First, it lulls you into a state of passivity, making you wait for the ideal partner to magically appear without any effort on your part. This passive approach hinders your ability to make informed choices based on character and shared values.

Second, it breeds complacency in your own character development. The belief that “the right person” will magically fix your flaws and shortcomings can hinder your personal growth and prevent the development of a strong, fulfilling relationship.

God’s sovereignty doesn’t mean sitting idly by. Rather, it works through our choices and actions. He has orchestrated life in a way that His plans supersede our thoughts, actions, and desires.
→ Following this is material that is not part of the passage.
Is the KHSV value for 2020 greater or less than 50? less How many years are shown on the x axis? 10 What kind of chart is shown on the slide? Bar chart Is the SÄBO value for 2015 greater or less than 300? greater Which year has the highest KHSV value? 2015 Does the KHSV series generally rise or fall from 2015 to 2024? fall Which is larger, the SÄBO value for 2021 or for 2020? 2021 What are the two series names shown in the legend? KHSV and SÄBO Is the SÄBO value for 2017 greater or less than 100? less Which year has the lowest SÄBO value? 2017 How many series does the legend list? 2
He works through these elements to bring about His divine purposes. So, in the context of relationships, seek God’s guidance, listen attentively to His voice, and then actively engage in the dating process. Live, act, and find rest in Him, knowing that He is in control. He who finds a wife finds a good thing, but finding requires actively seeking.

Do you trust in Jesus?

The Lord is working in your life and your relationships – no matter how you feel they are going. If you feel you have messed up too badly, the good news is that you haven’t. None of us are ever beyond the love and forgiveness of Christ. There is always Hope when we open our lives to Him.

Life is about honoring Jesus and putting Him first. He is the one we will stand before one day and give an account for our lives. He is our Heavenly Father who loves us. He knows best. Do you trust Him? Your answer to that question is where you should start on your road to marriage.

Keep focusing on serving the Lord first

Relationships are a wonderful thing to pursue, but don’t let them become the singular focus of your years. Grow in your relationships with the Lord and seek Him above all things. You will be surprised by how God orchestrates your relationships when you stop chasing them, and rather chase Him. If you aren’t yet sure about the mission Jesus is calling you to, have a look at The Purposeful Life which will help you. We each have a limited amount of time and it is vital we learn how to make an impact that lasts for all eternity.